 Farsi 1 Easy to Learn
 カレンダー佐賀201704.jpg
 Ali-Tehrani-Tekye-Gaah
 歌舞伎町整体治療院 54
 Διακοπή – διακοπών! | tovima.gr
--
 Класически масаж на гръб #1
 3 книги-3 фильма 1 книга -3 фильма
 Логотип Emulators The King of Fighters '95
==
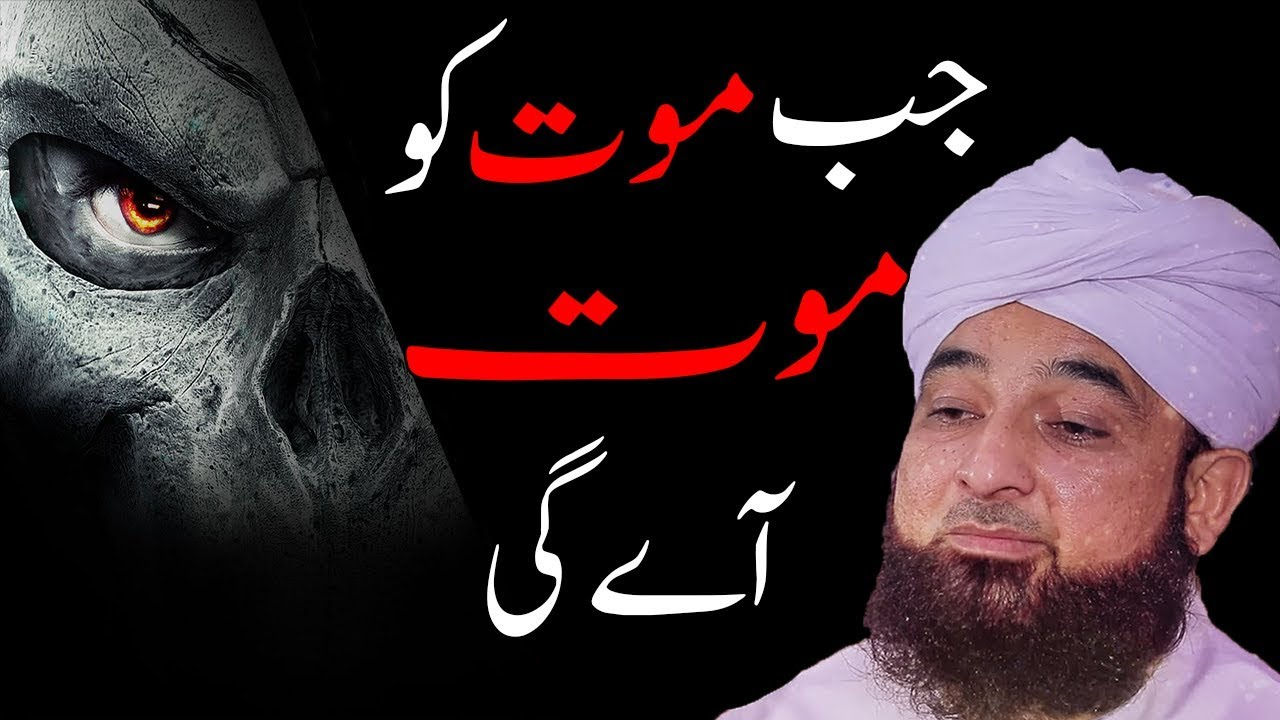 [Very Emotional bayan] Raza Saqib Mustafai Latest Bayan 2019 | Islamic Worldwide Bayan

▶ _INSTRUCTIONS TO FOLLOW_: When the line with "3 книги-3 фильма 1 книга -3 фильма" is reached in the data above, begin copying, and stop after the line with "Логотип Emulators The King of Fighters '95"; copy each line exactly, both ends included.

▶ _ANSWER TO THIS EXERCISE_:
 3 книги-3 фильма 1 книга -3 фильма
 Логотип Emulators The King of Fighters '95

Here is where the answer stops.